Soccer Handicapping Analytics: Expected Goals (xG)

by Hollywood Sports

Analytics can be a powerful tool in the handicapper toolbox when assessing potential value versus bookmaker odds. While statistical analysis has existed with sports since someone started keeping score, the analytics movement examines data to foster a better understanding of the sports we study and follow rather than relying solely on traditional statistics. Often this data can be more predictive of future activity and results than the conventional statistics. This offers exciting possibilities for sports bettors with the opportunity to deploy more accurate predictive data that a majority of the bettors in the market are not using. In baseball, the two most prevalent statistics associated with starting pitchers are Win-Loss record and Earned Runs Average. A statistical analysis of Win-Loss record determined that those numbers had little predictive value for that starting pitcher’s future performance. Data analysis went even deeper to discover that Fielding Independent Performance data such as strikeouts, walks, and batted ball activity offer a more accurate perspective of how a starting pitcher will perform in the future. Statistics such as FIP, xFIP, and SIERA are attempts to provide more accurate descriptive and predictive measurements of how many runs a pitcher allows. 

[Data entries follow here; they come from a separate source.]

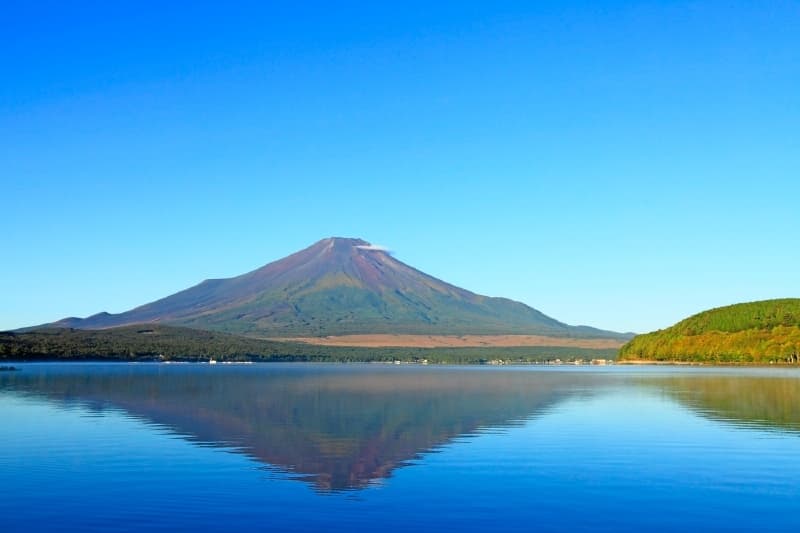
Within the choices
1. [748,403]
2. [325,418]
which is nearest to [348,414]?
[325,418]

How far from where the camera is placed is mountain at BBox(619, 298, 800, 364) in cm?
16450

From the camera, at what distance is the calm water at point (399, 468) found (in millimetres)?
21703

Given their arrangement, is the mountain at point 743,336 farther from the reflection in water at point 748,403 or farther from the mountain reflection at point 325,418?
the mountain reflection at point 325,418

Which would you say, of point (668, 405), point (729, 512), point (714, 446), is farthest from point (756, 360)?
point (729, 512)

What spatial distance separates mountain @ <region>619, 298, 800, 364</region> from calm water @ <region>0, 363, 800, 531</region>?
117563 millimetres

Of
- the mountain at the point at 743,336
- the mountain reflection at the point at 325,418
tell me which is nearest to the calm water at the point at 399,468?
the mountain reflection at the point at 325,418

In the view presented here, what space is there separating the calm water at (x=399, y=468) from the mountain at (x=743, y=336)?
386ft

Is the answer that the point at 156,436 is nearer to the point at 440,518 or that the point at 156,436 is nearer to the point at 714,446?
the point at 440,518

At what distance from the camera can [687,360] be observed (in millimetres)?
186000

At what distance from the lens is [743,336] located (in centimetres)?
17625

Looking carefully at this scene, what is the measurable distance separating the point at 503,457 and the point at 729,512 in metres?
10.6

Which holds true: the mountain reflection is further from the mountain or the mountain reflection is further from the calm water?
the mountain

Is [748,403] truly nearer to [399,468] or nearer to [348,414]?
[348,414]

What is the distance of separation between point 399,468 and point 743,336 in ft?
531
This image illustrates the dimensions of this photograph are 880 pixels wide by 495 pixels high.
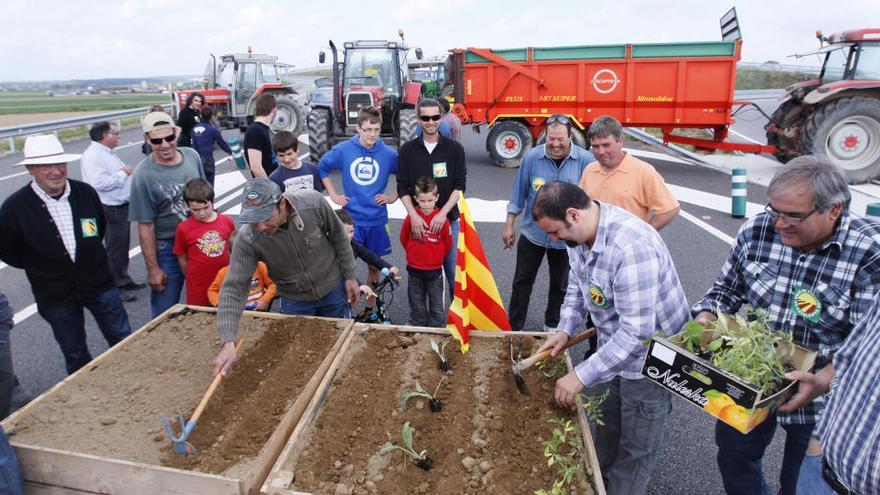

In soccer, the idea of expected goals serves a similar vision. Goals scored and goals allowed may be definitive in determining a final score but that does not mean that those numbers are the most predictive regarding future scores. What are other statistics that are important in scoring goals? Most goals are scored by shooting at the net in open play (with exceptions being penalty kicks and opponents scoring own goals which do not appear to be reliable events that can be created without luck and the random behavior of an opponent). The more shots a team takes at the net, the more likely they will score. And the better quality of these shots, the more likely they will get past a keeper. Expected goals is a metric that determines a statistical probability on every scoring chance a team generates in a match. In this adventure of quantitative analysis, similar scoring situations are logged to determine a scoring probability from a deep data set in a way similar to measurements that predict the accuracy of an NBA shooter attempting a 22-foot corner 3-pointer. Shot attempts that have an empirical success rate of 35% or higher have been categorized as Big Chances. By reassessing a soccer match from the expected goals (xG) and expected goals allowed (xGA) given the activity and nature of all the shot attempts in a match. If xG analysis offers a better evaluation regarding how a team is playing, then it could provide a more precise way to measure subsequent action. For example, Southampton entered match week 32 of the 2019-20 English Premier League season with 38 goals scored. However, their xG of 44.20 suggested that they should have scored at least six more goals on the season given the average likelihood of events regarding their scoring opportunities. Bettors that decided that this information was evidence of the Saints covering the goal-line spread with their match at Watford or that the final score would finish over the 2.5 total were rewarded with Southampton’s 3-1 victory. Armed with expected goals and expected goals allowed data for both teams in an upcoming match can offer handicappers a powerful weapon in exposing the hidden value against the posted side and totals numbers of the bookmaker. 

But these potential strengths of using expected goals data do come with some caveats. There are some disadvantages to relying on expected goals data exclusively. For starters, one should not consider this objective data. At the beginning of the statistical endeavor, there is a human being assessing and categorizing shot attempts (even if eventually this analysis is then replicated by artificial intelligence). The mathematical formulas are all creations by human beings that are deployed in the quantitative analysis. As long as we live in a pre-Singularity world, this phenomenon is inevitable. And it is ok! Just remember that with the human eye and the touch comes the possibility of human error. There are competing expected goals systems in the marketplace. While ERA and field goal percentage are agreed upon statistics, xG remains a proprietary activity with different agents developing and propagating their numbers. 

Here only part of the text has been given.